Bloggers Declare War on Comment Spam

USC Annenberg’s Online Journalism Review has an interesting piece today entitled, “Bloggers Declare War on Comment Spam, but Can They Win?” It details the techniques used by spammers to boost their Google rankings by spamming weblogs with bogus comments containing their URLs and the manifold countermeasures employed to stop this practice, including a good discussion of Jay Allen’s MT-Blacklist, which I used to good effect when OTB ran under Movable Type.

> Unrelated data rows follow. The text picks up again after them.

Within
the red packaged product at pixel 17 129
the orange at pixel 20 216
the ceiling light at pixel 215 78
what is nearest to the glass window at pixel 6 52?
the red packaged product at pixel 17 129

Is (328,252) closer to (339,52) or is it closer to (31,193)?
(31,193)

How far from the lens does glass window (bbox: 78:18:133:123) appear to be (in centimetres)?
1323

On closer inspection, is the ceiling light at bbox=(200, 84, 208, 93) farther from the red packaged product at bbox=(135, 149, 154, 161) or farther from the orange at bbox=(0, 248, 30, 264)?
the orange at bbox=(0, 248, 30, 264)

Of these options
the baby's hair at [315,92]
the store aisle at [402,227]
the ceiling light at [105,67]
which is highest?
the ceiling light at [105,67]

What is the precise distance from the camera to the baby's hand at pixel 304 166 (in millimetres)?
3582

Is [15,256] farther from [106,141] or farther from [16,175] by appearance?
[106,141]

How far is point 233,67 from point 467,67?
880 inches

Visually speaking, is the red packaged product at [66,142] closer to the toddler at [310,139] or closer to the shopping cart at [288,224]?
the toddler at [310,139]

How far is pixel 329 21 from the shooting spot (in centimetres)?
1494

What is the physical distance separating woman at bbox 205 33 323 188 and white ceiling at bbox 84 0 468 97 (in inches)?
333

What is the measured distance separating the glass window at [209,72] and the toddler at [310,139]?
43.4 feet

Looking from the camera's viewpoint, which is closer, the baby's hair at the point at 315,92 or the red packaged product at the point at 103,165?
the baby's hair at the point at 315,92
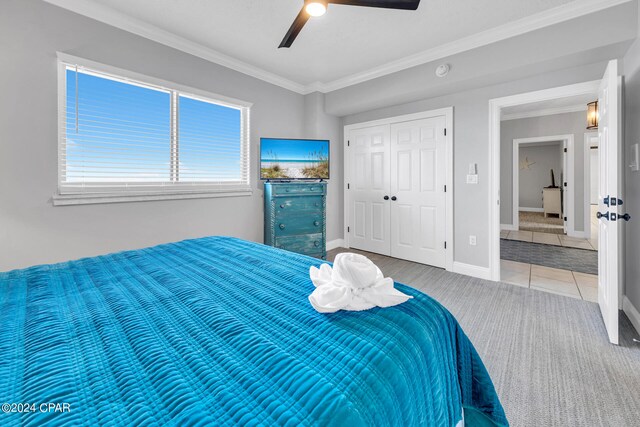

Inevitably, the discussion turns to the question of whether comments are worth the aggravation:

More recently, the godfather of blogging Dave Winer, former CEO of UserLand, told me that comments are not an intrinsic part of a Weblog and have basically failed after a brief honeymoon period in the early history of blogs. “I think a blog is a publication, and publications have proven that letters to the editor are useful,” Winer said. “But blogs with comments are not letters to the editor. Letters to the editor are edited, they’re selected, and that selection process is a very important aspect of it.” Instead, Winer thinks commenters should simply run their own blog if they want to comment. While he thinks that all the war tactics by bloggers will ultimately fail, he says that Google itself could solve the problem by adjusting PageRank so that it doesn’t weight links from comments as heavily as links within blog posts or on other pages.


Duncan Riley, editor of the Blog Herald in Australia, thinks the dynamic will likely shift in the blogosphere, with mid-tier bloggers abandoning comments altogether. “Blogging will survive comment spam, however the blogosphere as we know it today will not be the same as a result of it,” he told me via e-mail. “The ability to comment on blogs has been a large part of the phenomenal success blogging has had over the last few years. Expect a correction in blog numbers as the industry suffers from burnout, suppliers fold, are bought out or merge, and as the novelty for some wears off from newer distractions, less time and intolerance of comment spam.”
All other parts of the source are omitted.